We all know the great stories of superheroes taking on their arch-nemeses. How brilliant masterminds take on paragons of might and virtue in epic battles, but somehow can never quite muster up the necessary…je ne sais quoi…for victory. And today we get a look at the downright cliched battle of good and evil…on a whole new level…with Megamind, which has just hit theaters.
Megamind follows two alien babies, one a misshapen blue-skinned spindly little thing with a huge head, and the other a surprisingly well-built muscle baby. Both of them are sent away in an hour of their respective planet’s deepest crisis (almost exactly like Superman himself was) and both find themselves on the same little blue planet far away from their now-destroyed homes, Earth. But while the muscle baby finds himself in the company of nobility, who provide their tot with every advantage, the spindly lump finds himself in a prison. Their formative years shaped by their respective environs, the two eventually grow to be bitter rivals. Until one day, when the supervillain finds himself on the winning end for a change. And that’s when everything is turned on its ear, and nothing is how it should be.

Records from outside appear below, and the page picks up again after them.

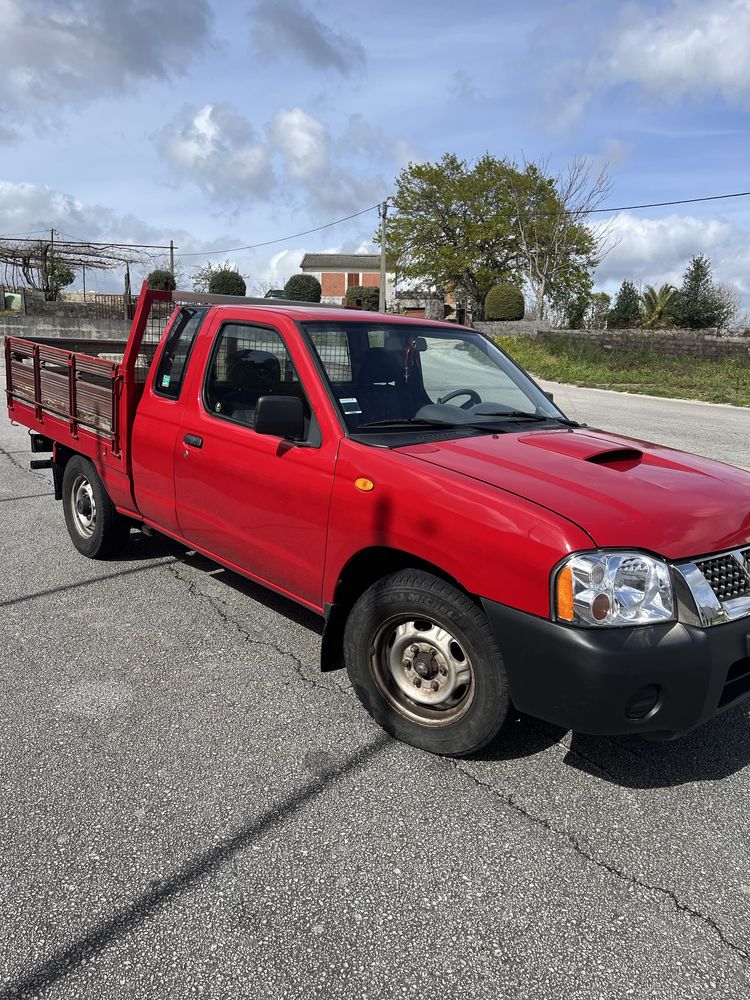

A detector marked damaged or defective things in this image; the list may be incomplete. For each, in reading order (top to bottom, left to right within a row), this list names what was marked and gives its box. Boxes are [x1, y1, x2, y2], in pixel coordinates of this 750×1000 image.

road crack [167, 560, 340, 700]
cracked asphalt [1, 392, 750, 1000]
road crack [452, 760, 750, 964]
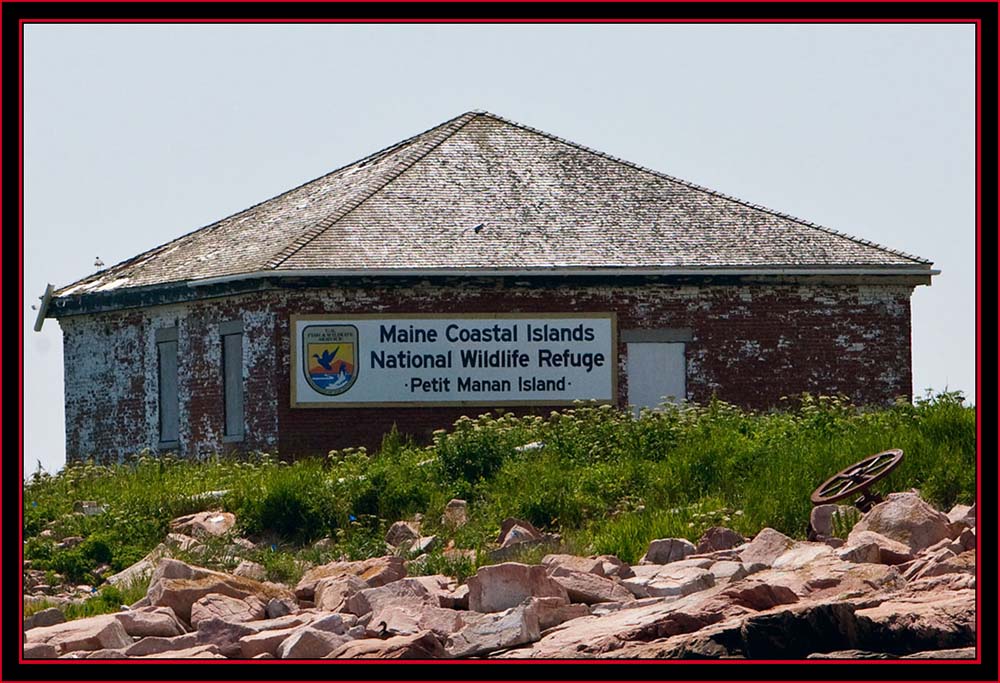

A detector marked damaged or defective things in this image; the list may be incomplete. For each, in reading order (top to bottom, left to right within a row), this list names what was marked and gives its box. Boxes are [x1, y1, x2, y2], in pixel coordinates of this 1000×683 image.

rusted machinery part [808, 448, 904, 512]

For a Dreamworks cartoon that’s really not much more than a gigantic restaged knockoff of The Incredibles (look at Syndrome and Tighten and tell me there’s not at least a casual resemblance), and a little too close a riff on their earlier go-round with Despicable Me, there’s actually quite a bit new here.

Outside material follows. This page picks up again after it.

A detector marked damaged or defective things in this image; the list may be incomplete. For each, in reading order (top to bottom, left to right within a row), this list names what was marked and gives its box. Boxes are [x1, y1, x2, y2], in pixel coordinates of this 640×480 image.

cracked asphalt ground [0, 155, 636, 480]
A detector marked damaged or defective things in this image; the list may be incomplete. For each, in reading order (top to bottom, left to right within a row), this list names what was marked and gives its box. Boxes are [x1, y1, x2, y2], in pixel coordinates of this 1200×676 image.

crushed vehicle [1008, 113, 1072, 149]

You’ll hear this several times–the voice cast is excellent. Will Ferrell is, for a change, in top form; I guess it’s just better when we don’t have to look at him, and are spared the inevitability of a shot of him in his tightie whities. That and the whole “mispronunciations” gag is pretty tiresome, but when it unexpectedly becomes a plot point, well, that’s a note of originality in its favor. Tina Fey is good in just about anything and Brad Pitt was actually a huge surprise here. Extra kudos to David Cross: there are few men who can play a mutated fish-monster with such aplomb, one of whom can only be the same man who gave us Dr. Tobias Funke.
And yes, there’s a lot here; have you ever considered how little evil is related to an actual desire to make people suffer, and how much of it is related to almost petty things? Megamind will make you consider just that. Is a villain always a villain? Can a hero be a villain? The other way around, maybe? All this philosophy and more awaits you here.
Megamind doesn’t even skimp on the laughs. I had several good chuckles; the surprisingly large number of kids in the place at the time roared gleefully on a regular basis.
Are you going to want to necessarily buy a ticket for this? Don’t worry if you can’t make it–it’ll keep for DVD without incident. It’s good on the big screen, of course, but if you can wait, do. There is no serious reason to pick this up right away; it’s funny but not uproarious, entertaining but not too surprising, carrying more than its share of cliches but not without some originality.
The Screenhead Ten Scale gives a passing nod of respect to a superhero movie that will actually make you think, just a little bit, and gives it its appropriately better than mediocre due, a six out of ten.